> _Text block_

- - - - -

At the Pentagon, the assistant secretary of defense for international security affairs is not an insignificant position. The person oversees military relations with NATO members, as well as countries throughout the Middle East and Africa.
Keep this in mind when reading this CNN report on Donald Trump’s latest choice for the job.
President Donald Trump’s nominee to become a senior Pentagon official spread debunked conspiracies on Twitter that called Trump’s election loss to Joe Biden a “coup” attempt and shared tweets that suggest Trump should declare martial law. Scott O’Grady, a former fighter pilot and Trump loyalist, repeatedly retweeted tweets that falsely stated Trump won the election in “landslide fashion” and that millions of votes were stolen from the President.
The kind of content O’Grady has pushed via social media is quite nutty. The former fighter pilot, who co-chaired the Veterans for Trump effort this year, has promoted content that accused Biden of participating in coup. And content that suggested that Trump should declare martial law. And content that condemned former Defense Secretary James Mattis as a “traitor.” And content that accused Hillary Clinton and George Soros of being involved in some weird foreign plot against the elections.
This is a small sampling. O’Grady has also signaled support for Sidney Powell — a conspiratorial attorney deemed too ridiculous for Team Trump — questioned whether the coronavirus is a partisan plot, and retweeted content with a pro-QAnon hashtag.
And yet, despite all of this, on Monday, the White House sent O’Grady’s nomination to the Senate for possible confirmation during the lame-duck session. If Republicans senators agree, his tenure would be exceedingly brief: Biden and his team take office next month.
To be sure, there’s been no indication that the GOP-led Senate intends to act on this nomination, and by all appearances, I’d consider his confirmation extremely unlikely.
But the fact that the nomination exists at all leads to a few questions. First, where in the world does Team Trump find these guys?
Second, did the White House do any vetting at all on O’Grady, or did White House officials do their due diligence and simply not care about his record of radicalism?
And third, why exactly is the president so eager to pack important Pentagon posts with extreme ideologues in his final seven weeks in office?

- - - - -

[Saved data entries]
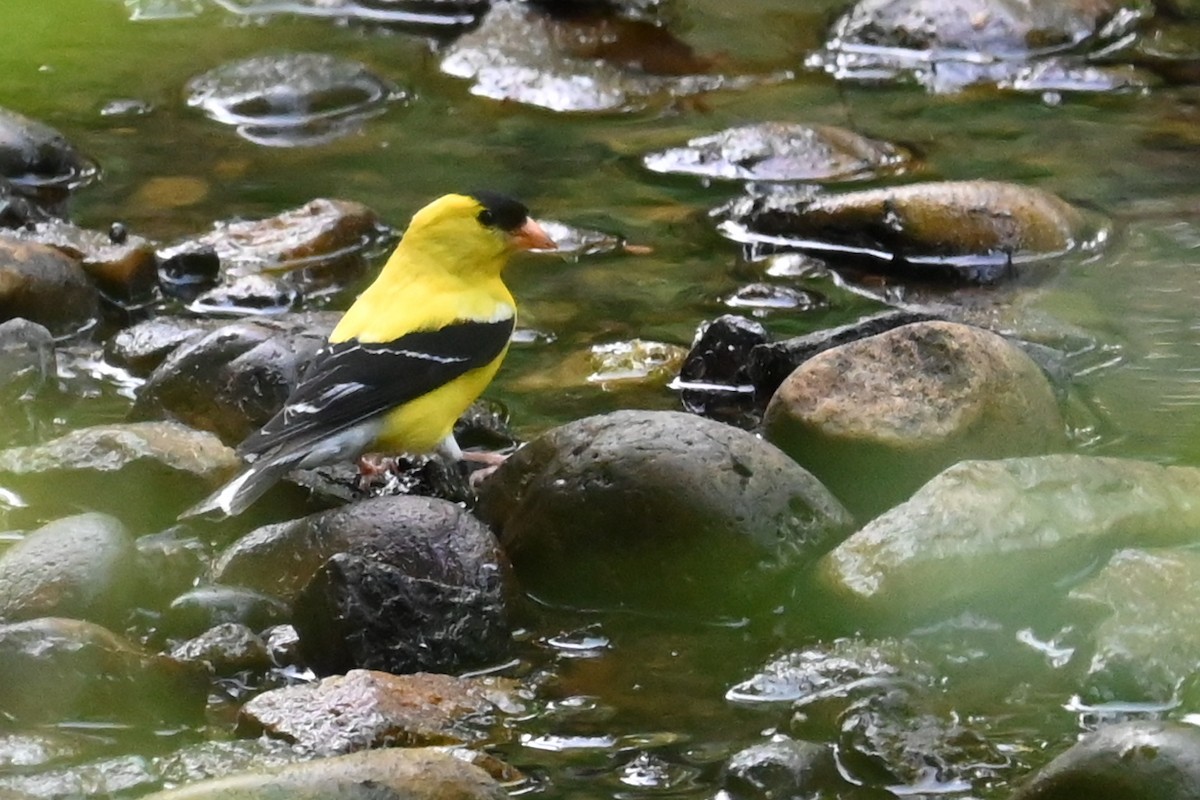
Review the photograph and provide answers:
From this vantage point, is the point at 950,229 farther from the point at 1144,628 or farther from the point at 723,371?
the point at 1144,628

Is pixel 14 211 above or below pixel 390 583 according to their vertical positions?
below

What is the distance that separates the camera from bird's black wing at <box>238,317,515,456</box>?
525 cm

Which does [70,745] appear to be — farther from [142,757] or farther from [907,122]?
[907,122]

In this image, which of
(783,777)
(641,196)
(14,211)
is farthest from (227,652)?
(641,196)

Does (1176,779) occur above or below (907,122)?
above

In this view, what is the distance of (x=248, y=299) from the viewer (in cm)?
723

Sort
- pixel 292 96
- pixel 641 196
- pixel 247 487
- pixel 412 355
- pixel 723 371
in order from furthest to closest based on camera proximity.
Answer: pixel 292 96 < pixel 641 196 < pixel 723 371 < pixel 412 355 < pixel 247 487

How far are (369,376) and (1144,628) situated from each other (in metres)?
2.32

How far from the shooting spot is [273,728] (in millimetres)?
4113

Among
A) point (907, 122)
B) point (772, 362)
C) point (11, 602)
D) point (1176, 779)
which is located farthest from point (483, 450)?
point (907, 122)

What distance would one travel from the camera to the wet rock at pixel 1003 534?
460cm

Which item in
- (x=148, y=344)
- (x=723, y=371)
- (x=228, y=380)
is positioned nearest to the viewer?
(x=228, y=380)

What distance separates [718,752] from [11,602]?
1.79m

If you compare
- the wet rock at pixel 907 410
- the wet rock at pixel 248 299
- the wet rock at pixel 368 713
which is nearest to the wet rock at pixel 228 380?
the wet rock at pixel 248 299
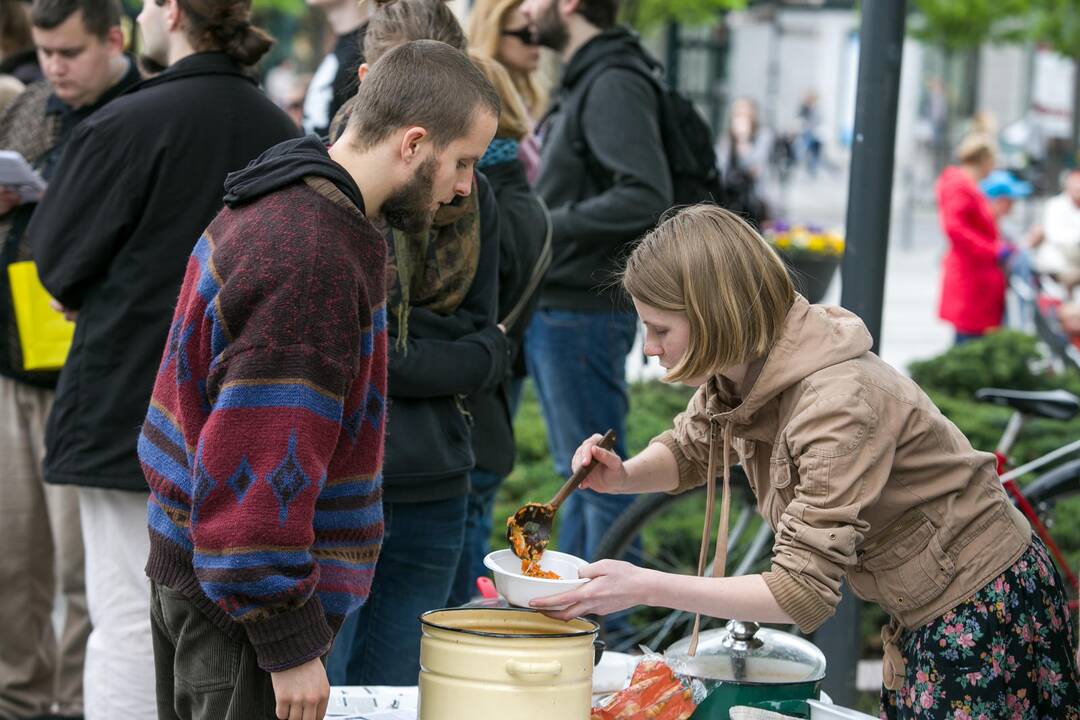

- - - - -

> _Questions to answer_
1. Translate this sentence from the piece on the Pentagon nomination into Spanish: "The person oversees military relations with NATO members, as well as countries throughout the Middle East and Africa."
2. Reproduce the piece on the Pentagon nomination word for word, beginning at the words "The kind of" and stopping after "a pro-QAnon hashtag.".
This data stands apart from the piece on the Pentagon nomination.

> _Results for the exercise_
1. La persona supervisa las relaciones militares con los miembros de la OTAN, así como con países de todo Oriente Medio y África.

2.
The kind of content O’Grady has pushed via social media is quite nutty. The former fighter pilot, who co-chaired the Veterans for Trump effort this year, has promoted content that accused Biden of participating in coup. And content that suggested that Trump should declare martial law. And content that condemned former Defense Secretary James Mattis as a “traitor.” And content that accused Hillary Clinton and George Soros of being involved in some weird foreign plot against the elections.
This is a small sampling. O’Grady has also signaled support for Sidney Powell — a conspiratorial attorney deemed too ridiculous for Team Trump — questioned whether the coronavirus is a partisan plot, and retweeted content with a pro-QAnon hashtag.